Exploring Hybrid Entropy and Feature Selection Methods for Analyzing Sentiment in Telugu Data
摘要
The method of automatically extracting the important sentences from input materials in order to properly summarize the document is known as automatic text summarization, and it offers a potential remedy for the problem of information overload. The only words or phrases used in extractive text summarizing techniques are those from the source text. The current study uses a classification strategy to perform an analysis of Telugu Amazon reviews. Three stages of Result of the study are involved: Analyzing the semantics of preprocessed data, categorizing it, and classifying it. Language processing using natural language (NLP) sentiment analysis is a challenging task that distributes with unstructured textual input and categorizes it as either a great, awful, or neutral sentiment.

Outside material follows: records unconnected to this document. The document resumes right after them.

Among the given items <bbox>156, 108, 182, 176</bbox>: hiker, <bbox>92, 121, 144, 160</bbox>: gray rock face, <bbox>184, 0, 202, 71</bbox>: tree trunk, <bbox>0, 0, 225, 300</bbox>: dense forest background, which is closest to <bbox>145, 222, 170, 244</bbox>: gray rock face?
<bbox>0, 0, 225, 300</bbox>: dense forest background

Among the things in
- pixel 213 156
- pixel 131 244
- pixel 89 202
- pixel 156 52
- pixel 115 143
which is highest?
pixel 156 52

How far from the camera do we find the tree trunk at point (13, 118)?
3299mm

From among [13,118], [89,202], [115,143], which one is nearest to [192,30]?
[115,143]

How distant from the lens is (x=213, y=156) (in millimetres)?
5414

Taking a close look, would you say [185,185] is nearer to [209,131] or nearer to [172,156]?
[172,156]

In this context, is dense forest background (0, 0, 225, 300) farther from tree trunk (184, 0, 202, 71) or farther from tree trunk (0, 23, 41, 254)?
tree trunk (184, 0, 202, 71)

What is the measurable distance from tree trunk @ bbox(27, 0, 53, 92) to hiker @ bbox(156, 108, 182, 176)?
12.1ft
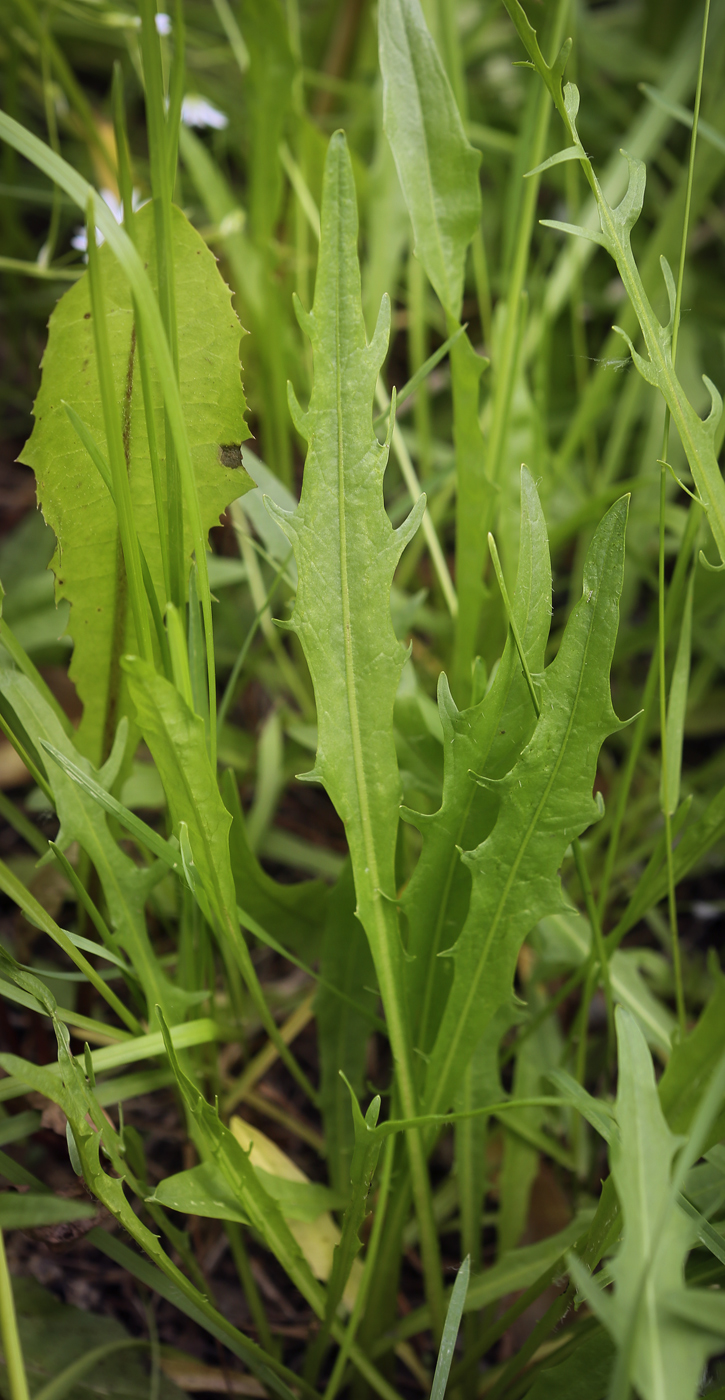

The part of text mining known as sentiment and Giture selection with Adaptive Boostinger classifier, analysis aims to explain sentiments, the ideas, and arrogances expressed in a text or piece of textual content. Entropy Index feauture using the Hybrid asemantic analysis is also carried out to determine Feelings scores of the each review has a compound polarity. In comparison to the current convolutional neural networks and Hybrid approach to query selection, which achieved 77.9 and 73.3% accuracy, the suggested Selecting features based on a hybrid entropy-Gini index achieved 98.12% accuracy.